Indian religion

Arvind Kejriwal on Hanuman Temple visits as the politics of religion: ‘Everyone should go’

New Delhi:

AAP leader Arvind Kejriwal said today that ‘everyone should visit temples and pray to whatever God they believe in’ when asked about his display of religious devotion, in especially his visits to the temples of Lord Hanuman, as a political strategy.

“Other people don’t go to Hanuman mandir. I say everyone should go. I also say this to children. When I was a child, I used to read Hanuman Chalisa several times a day. Have faith, pray, believe in God, it is very good.” the Delhi Chief Minister said when asked questions at the NDTV town hall in New Delhi.

He was asked if his show of faith puts him on the same path as other parties for the votes, even though he started out with more idealistic claims to focus only on development.

Delhi Chief Minister Arvind Kejriwal at the NDTV Town Hall in New Delhi on Friday.

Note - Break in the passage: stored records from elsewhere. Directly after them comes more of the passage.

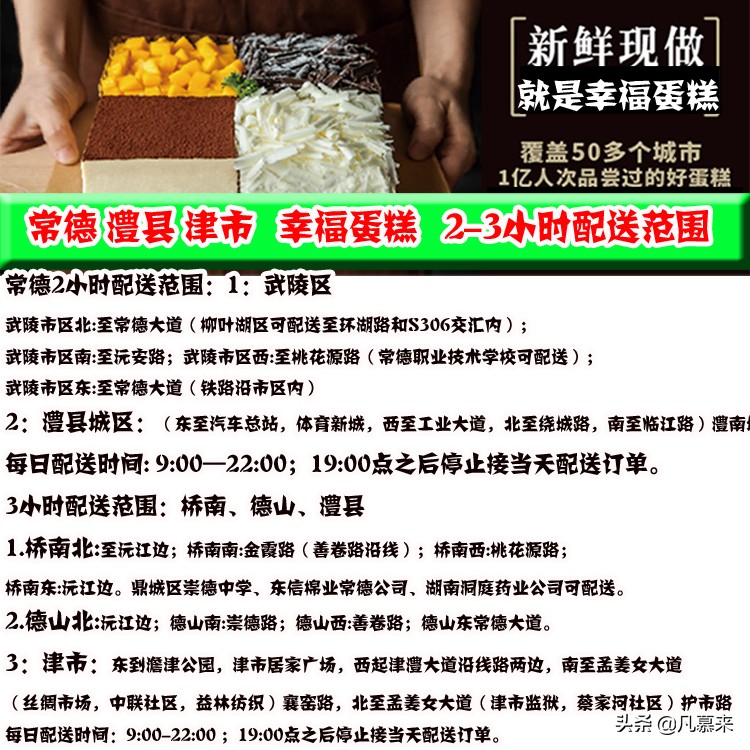 常德特色蛋糕推荐店有哪些,常德哪里有比较好的蛋糕店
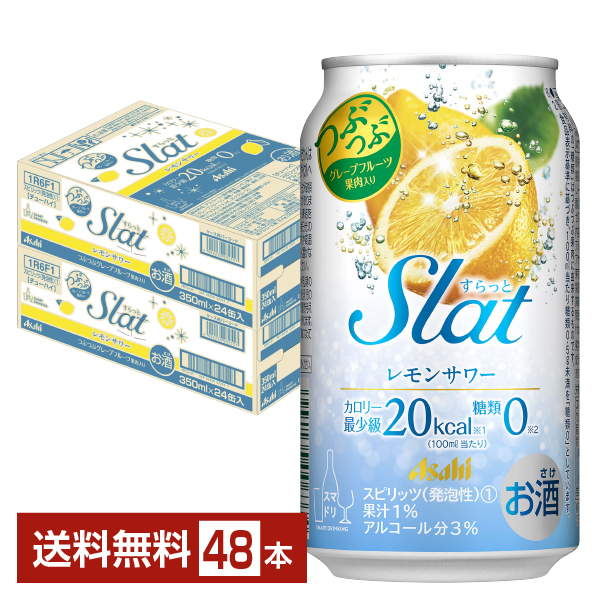 チューハイ｜アサヒ Slat レモンサワー 350ml 缶 24本×2ケース（48本）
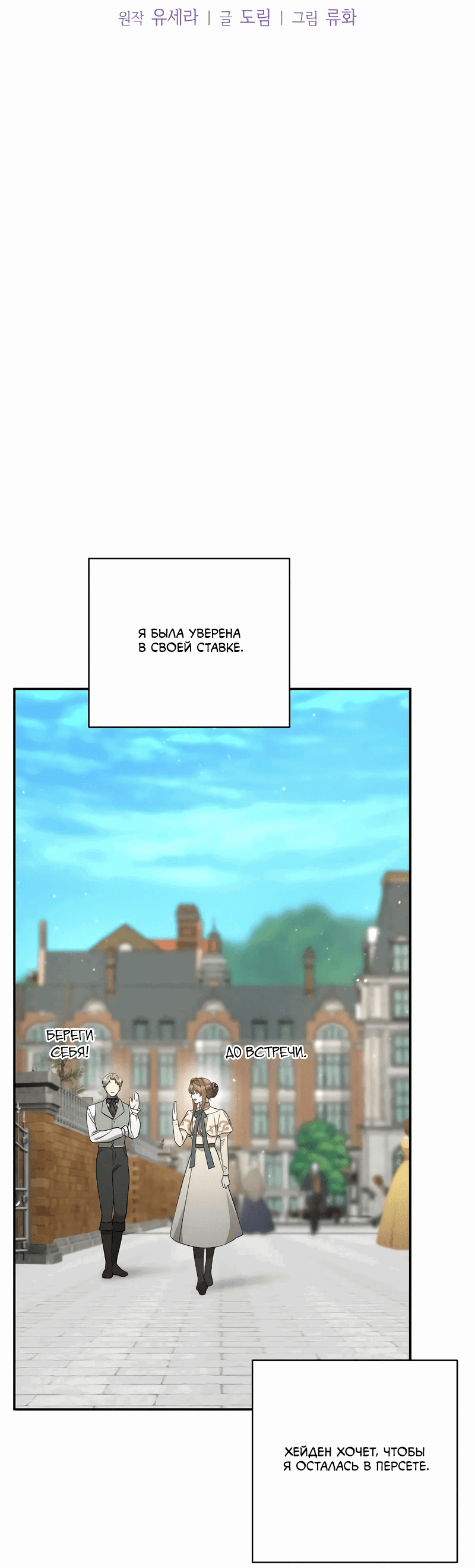 Read Не будьте напрасно вежливы RU Manga Online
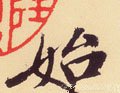 乨 Calligraphy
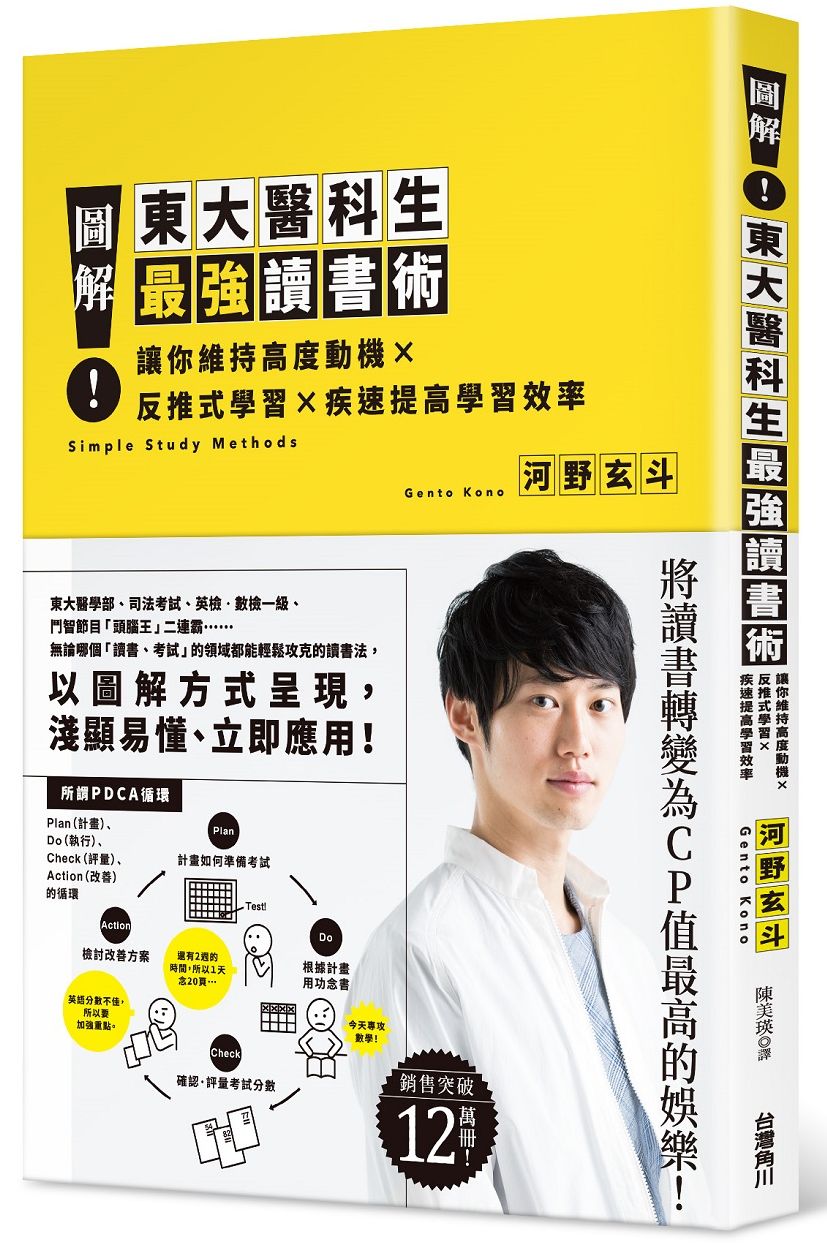 圖解！東大醫科生最強讀書術：讓你維持高度動機ｘ反推式學習ｘ疾速提高學習效率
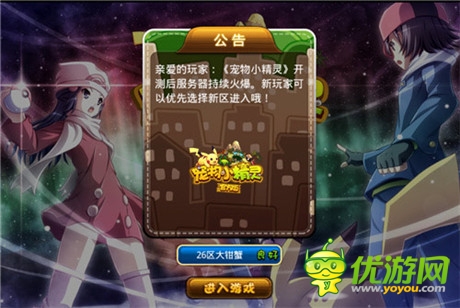 坐拥用户基数《宠物小精灵官方版》抢占市场空白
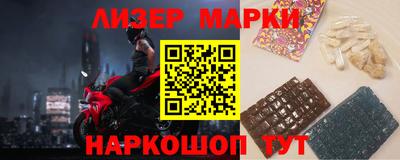 марихуана Свободный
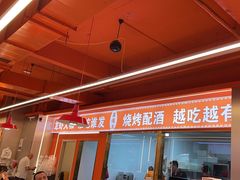-王钵宴遇王龙虾烧烤旗舰店(中山北路店)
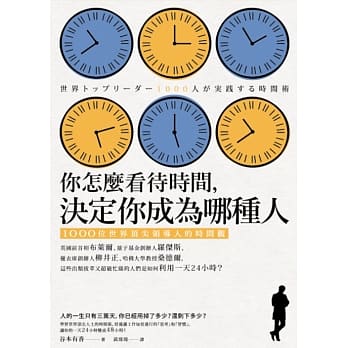 你怎么看待时间，决定你成为哪种人：1000位世界顶尖领导人的时间观 pdf epub mobi 电子书 下载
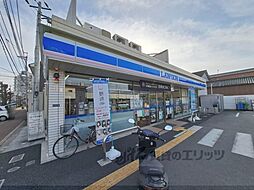 ローソン　高田内本町店まで190メートル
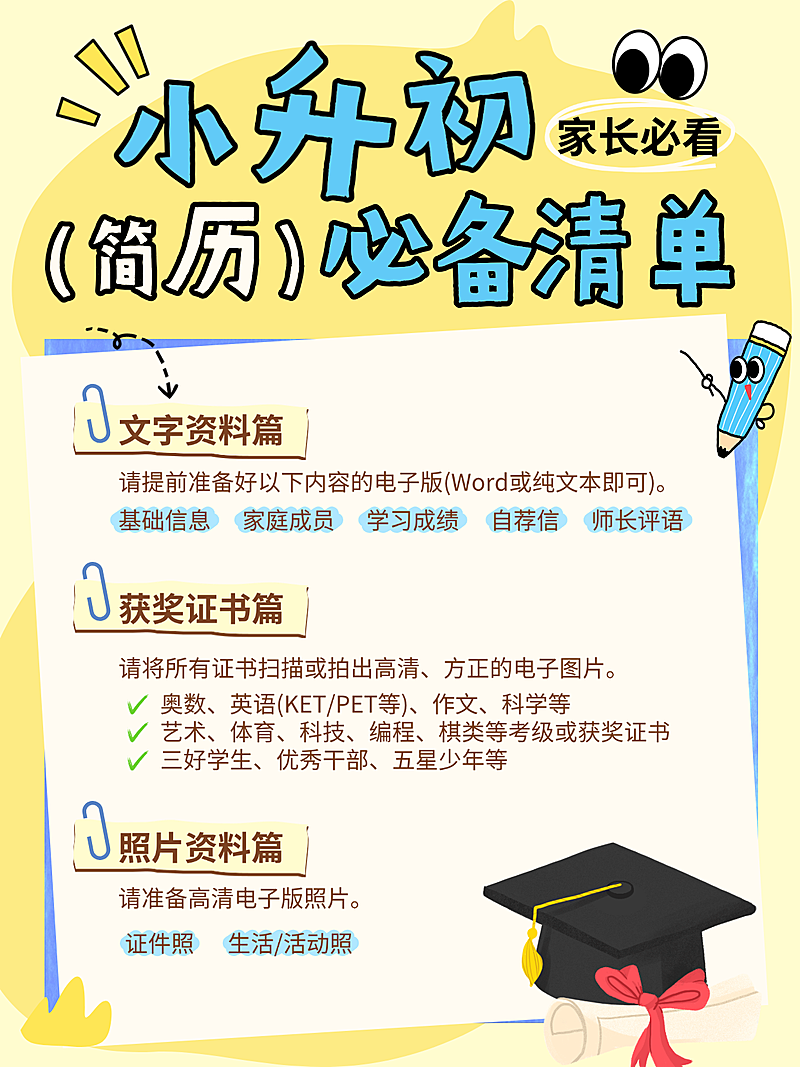 小升初简历必备资料清单小红书封面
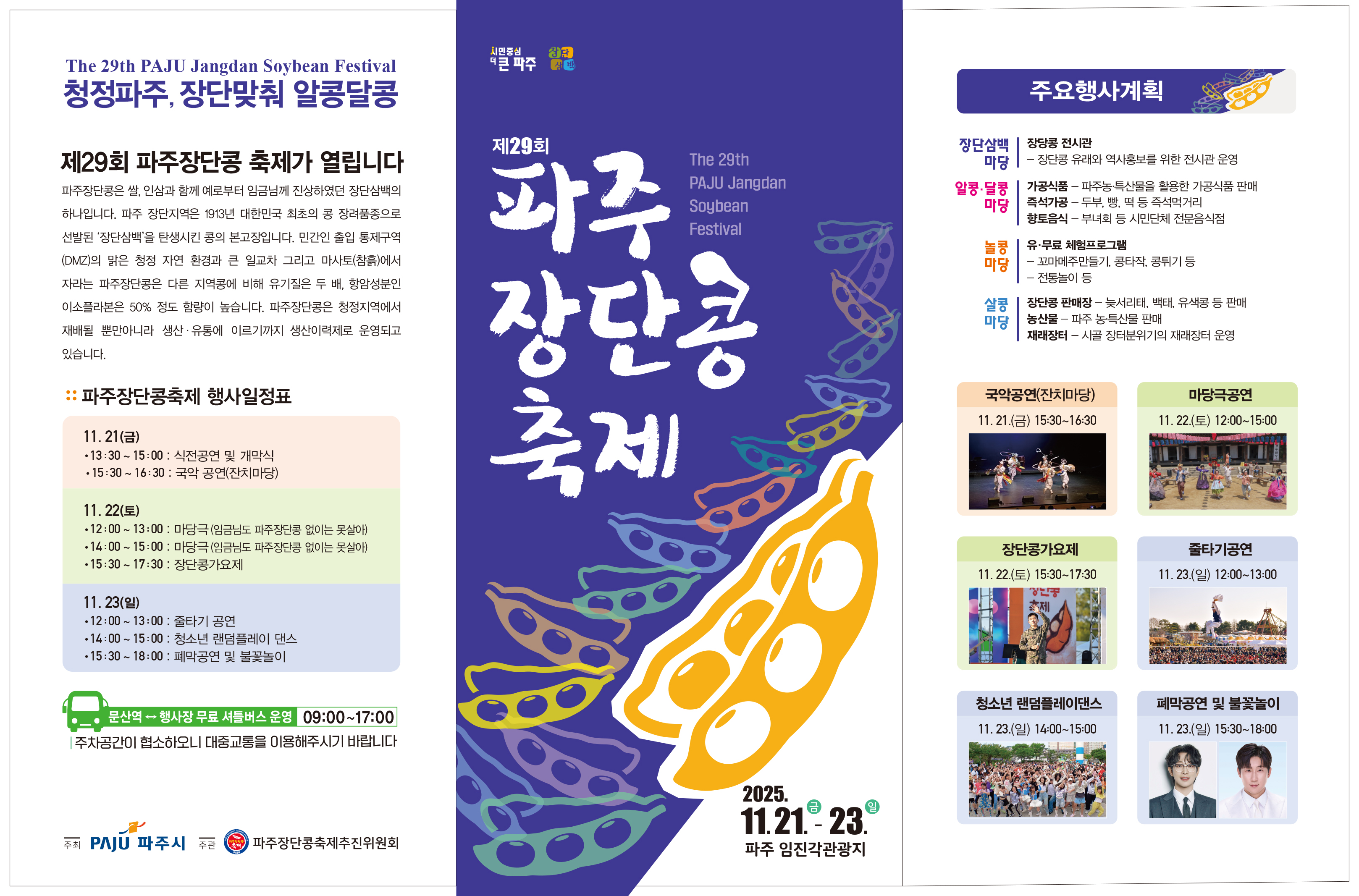 제29회 파주장단콩축제 일정표 썸네일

“People say ‘you got lost’ but I feel like I got back on track by going to Hanuman temples. What’s wrong with reading Hanuman Chalisa? If you are depressed or not feeling too well in life, Hanuman Chalisa can help you,” he said.

He added: “Everyone should go to temples, pray to the God you believe in… some have faith in Hanuman-ji, some believe in Shiv-ji or Lord Ram.”

Lord Ram has been at the center of the BJP’s politico-religious discourse in addition to its demands for development-oriented politics. And the AAP has in recent years been accused of using its own version of Hindutva – visibly reinforcing its devotion to Lord Hanuman, considered Lord Ram’s most loyal disciple.

Recently, the AAP’s stance against the rehabilitation of Rohingya Muslim refugees from Myanmar in Delhi has been seen as yet another move to bolster the BJP by appealing to a right-wing Hindu voter base. But the AAP insisted they were undocumented intruders. Faith is a personal matter, which does not color AAP politics, the party leaders said.

At the NDTV town hall today as Mr Kejriwal outlined his plan as he made a speech in Prime Minister Narendra Modi’s Gujarat – where the AAP hopes to end BJP rule in later elections this year – he put education as the main agenda.

“If you want negativity, corruption, blame games, you can vote for others like BJP and Congress. But if you want schools, hospitals, a better future for your children, we can bring that to you,” he told the audience.

The BJP and Congress insist that the Delhi model of the AAP is “more propaganda than reality”.

To Congress’ allegation that the AAP is “the B-Team of the BJP” that only wants to weaken the opposition, he replied, “Frankly, you’re telling me… Do you need me to weaken Congress? Isn’t Rahul Gandhi enough?